## Excerpted passage

Or: How I Learned To Get A Sense of Perspective
In The Restaurant at the End of the Universe, Douglas Adams describes a machine called the Total Perspective Vortex. Its purpose is to drive people insane.
It does this by showing them the infinite vastness of the universe, and making them understand just how infinitesimally small they are in relation to it – the shock of which is enough to annihilate the brain of any living organism. “If life is going to exist in a Universe of this size,” Adams writes, “then the one thing it cannot afford to have is a sense of proportion.”
I must be more of a masochist than I thought, because recently I’ve taken to shoving my head into the Total Perspective Vortex on purpose.
Well, not really. I don’t have anything like the technical know-how to make such a machine. I can’t even bake fairy cakes. But I’ve found the next best thing: a Spanish YouTube channel called MetaBallStudios.

[Data items]
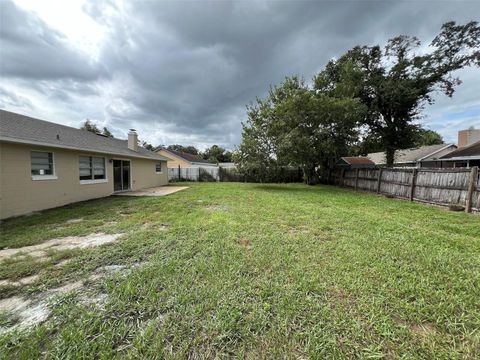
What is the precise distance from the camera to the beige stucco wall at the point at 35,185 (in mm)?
5613

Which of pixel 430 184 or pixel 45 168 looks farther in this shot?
pixel 430 184

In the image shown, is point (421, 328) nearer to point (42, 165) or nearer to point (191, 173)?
point (42, 165)

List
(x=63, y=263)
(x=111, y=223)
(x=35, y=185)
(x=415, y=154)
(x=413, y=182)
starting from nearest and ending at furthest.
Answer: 1. (x=63, y=263)
2. (x=111, y=223)
3. (x=35, y=185)
4. (x=413, y=182)
5. (x=415, y=154)

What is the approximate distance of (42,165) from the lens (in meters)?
6.71

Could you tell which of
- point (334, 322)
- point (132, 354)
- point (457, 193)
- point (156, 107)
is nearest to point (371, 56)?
point (457, 193)

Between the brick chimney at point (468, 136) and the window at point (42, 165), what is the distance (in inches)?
1222

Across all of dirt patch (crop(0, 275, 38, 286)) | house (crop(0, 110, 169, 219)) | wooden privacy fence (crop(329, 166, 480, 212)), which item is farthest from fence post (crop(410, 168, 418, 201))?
house (crop(0, 110, 169, 219))

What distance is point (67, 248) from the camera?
11.3 ft

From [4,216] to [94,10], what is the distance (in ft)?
22.4

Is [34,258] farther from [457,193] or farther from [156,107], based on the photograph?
[156,107]

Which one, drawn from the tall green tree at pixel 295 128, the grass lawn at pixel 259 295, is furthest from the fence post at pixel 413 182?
the tall green tree at pixel 295 128

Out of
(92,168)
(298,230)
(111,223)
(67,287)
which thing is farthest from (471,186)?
(92,168)

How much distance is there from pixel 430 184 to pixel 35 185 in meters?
14.1

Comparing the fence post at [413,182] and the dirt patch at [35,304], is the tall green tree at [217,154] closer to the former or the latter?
the fence post at [413,182]
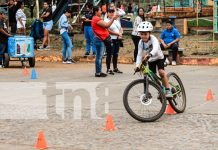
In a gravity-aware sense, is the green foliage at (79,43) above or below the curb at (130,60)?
above

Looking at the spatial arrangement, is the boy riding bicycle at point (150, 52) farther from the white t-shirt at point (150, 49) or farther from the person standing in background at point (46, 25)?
the person standing in background at point (46, 25)

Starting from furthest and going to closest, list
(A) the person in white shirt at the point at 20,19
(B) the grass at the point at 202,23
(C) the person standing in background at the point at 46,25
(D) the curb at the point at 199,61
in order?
1. (B) the grass at the point at 202,23
2. (A) the person in white shirt at the point at 20,19
3. (C) the person standing in background at the point at 46,25
4. (D) the curb at the point at 199,61

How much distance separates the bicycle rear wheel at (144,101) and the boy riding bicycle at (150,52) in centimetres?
31

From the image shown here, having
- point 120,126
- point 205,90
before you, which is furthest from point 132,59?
point 120,126

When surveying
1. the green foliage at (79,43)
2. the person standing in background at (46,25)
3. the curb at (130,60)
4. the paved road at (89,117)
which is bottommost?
the paved road at (89,117)

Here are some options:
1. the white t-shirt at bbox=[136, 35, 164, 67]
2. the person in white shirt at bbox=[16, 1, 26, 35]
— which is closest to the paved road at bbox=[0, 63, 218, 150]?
the white t-shirt at bbox=[136, 35, 164, 67]

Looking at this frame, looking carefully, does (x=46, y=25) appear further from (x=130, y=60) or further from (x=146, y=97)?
(x=146, y=97)

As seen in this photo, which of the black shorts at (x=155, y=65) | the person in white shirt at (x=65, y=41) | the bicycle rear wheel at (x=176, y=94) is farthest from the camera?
the person in white shirt at (x=65, y=41)

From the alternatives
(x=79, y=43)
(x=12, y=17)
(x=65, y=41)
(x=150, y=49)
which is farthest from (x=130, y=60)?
(x=150, y=49)

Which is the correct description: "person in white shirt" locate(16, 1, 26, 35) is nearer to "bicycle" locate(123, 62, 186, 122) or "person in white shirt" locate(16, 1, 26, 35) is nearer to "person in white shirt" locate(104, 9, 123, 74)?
A: "person in white shirt" locate(104, 9, 123, 74)

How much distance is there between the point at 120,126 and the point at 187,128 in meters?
1.00

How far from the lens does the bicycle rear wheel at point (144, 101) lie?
382 inches

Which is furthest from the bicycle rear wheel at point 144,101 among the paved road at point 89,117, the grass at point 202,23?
the grass at point 202,23

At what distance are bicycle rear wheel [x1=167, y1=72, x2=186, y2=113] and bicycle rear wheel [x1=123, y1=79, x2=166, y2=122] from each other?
0.54m
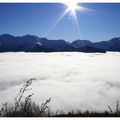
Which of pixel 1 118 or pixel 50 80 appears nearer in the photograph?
pixel 1 118

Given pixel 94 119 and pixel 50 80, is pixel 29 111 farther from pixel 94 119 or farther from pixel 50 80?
pixel 50 80

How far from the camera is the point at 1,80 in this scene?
13297mm

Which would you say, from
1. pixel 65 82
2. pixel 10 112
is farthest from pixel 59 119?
pixel 65 82

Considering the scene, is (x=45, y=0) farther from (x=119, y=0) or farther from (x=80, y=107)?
(x=80, y=107)

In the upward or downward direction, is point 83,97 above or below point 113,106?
above

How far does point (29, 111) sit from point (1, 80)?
918 centimetres

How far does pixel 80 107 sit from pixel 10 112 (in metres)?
2.19

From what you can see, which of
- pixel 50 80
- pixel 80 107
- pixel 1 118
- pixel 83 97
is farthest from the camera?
pixel 50 80

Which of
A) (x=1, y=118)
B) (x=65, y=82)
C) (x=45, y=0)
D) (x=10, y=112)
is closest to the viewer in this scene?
(x=1, y=118)

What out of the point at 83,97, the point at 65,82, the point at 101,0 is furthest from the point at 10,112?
the point at 65,82

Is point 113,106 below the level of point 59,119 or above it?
above

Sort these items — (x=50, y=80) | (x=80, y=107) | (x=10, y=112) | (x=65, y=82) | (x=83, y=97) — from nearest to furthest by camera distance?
(x=10, y=112), (x=80, y=107), (x=83, y=97), (x=65, y=82), (x=50, y=80)

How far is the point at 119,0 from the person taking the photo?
5.58 meters

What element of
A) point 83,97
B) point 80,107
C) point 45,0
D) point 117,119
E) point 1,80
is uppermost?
point 1,80
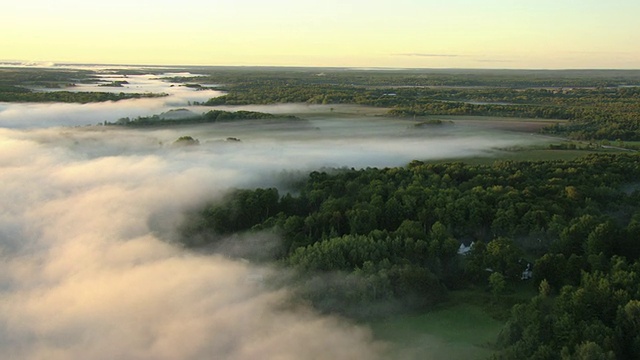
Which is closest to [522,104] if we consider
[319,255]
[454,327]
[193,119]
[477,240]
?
[193,119]

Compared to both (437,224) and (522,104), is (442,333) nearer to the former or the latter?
(437,224)

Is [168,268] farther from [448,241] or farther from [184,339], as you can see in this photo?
[448,241]

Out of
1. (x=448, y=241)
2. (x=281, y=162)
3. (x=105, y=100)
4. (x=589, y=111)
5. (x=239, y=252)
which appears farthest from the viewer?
(x=105, y=100)

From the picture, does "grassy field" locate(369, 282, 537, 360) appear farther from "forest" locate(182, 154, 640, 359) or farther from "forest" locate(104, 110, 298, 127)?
"forest" locate(104, 110, 298, 127)

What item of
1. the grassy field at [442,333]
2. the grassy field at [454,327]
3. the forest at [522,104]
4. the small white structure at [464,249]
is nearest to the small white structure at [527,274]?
the grassy field at [454,327]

## Task A
Name every book, machine, and channel that the essay mentions by title or proper name.
## Task B
Please write out the essay from "Well, not really." to "channel called MetaBallStudios.".
## Task C
Answer these questions from the essay:
(i) Who wrote The Restaurant at the End of the Universe?
(ii) What is the stated purpose of the Total Perspective Vortex?
(iii) What nationality is the YouTube channel MetaBallStudios?

## Exercise solution A
The Restaurant at the End of the Universe
Total Perspective Vortex
MetaBallStudios

## Exercise solution B
Well, not really. I don’t have anything like the technical know-how to make such a machine. I can’t even bake fairy cakes. But I’ve found the next best thing: a Spanish YouTube channel called MetaBallStudios.

## Exercise solution C
(i) Douglas Adams
(ii) To drive people insane
(iii) Spanish